I have a server-side application that needs to know within about a minute when a Cellular Particle (B523) is no longer “online”.
I understand so far that the cellular devices work with UDP and this use case is probably not optimal. Nevertheless, I would like to verify the possibilities.
I probably can’t work with the “spark/status” event, since this doesn’t trigger “offline” with the Gen 3 devices.
An idea would be to use the particle.keepAlive() and query the “last_heard” status. At the moment I only managed this via API and not via WebHook, so I would have to constantly poll the status of every device.
Another idea would be to use a custom event and forward it to my application via WebHook. Within the application, the “offline” event is triggered after a certain time window if no WebHook was received.
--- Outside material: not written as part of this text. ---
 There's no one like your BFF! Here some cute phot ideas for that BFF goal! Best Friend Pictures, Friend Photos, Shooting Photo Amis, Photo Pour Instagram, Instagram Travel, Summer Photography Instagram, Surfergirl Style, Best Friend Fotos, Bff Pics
My “dream” would be to recognize within the particle cloud when a device is not online and only then to send a WebHook to my application.
Ideally, the whole thing should consume as little data as possible.
Does anyone have a good idea how my project can be managed most sensibly?
I would like to allow myself to link @rickkas7 because I know that he has experience with such things. Hope that’s all right.
An offline event is generated for all devices, but for cellular and Gen 3 devices it may take a half hour for it to occur. The reason is that the default keep-alive is 23 minutes, so there’s no way to know if the device went away or not, as it’s not transmitting data.
While you could reduce the keep-alive, this has two side-effects:
Each keep-alive uses 122 bytes of data. It you set it to 60 seconds you’ll use 5.5 MB of data per month just in keep-alive pings.
Polling the last-heard will only work with a small number of devices. Eventually you will hit the API rate limit to poll each device separately.
The best way is to have the device publish an event (with NO_ACK) periodically. You can get these either using a webhook, or my preference, using Server Sent Events.
Since you’re going to need some sort of service for keeping track of which devices missed their pings anyway, SSE is the easiest way to receive these quickly and efficiently for small-to-medium scale. One benefit during prototyping is that your SSE server can be behind a firewall and NAT and the connection is encrypted but you don’t need a TLS/SSL server certificate.
The use of SSE instead of webhooks seems absolutely sensible to me. Never heard about that before, but I will definitely take a closer look at it!
You say a keep-alive of 60 seconds results in 5.5 MB of data a month. I am aware of this and I would accept that so far.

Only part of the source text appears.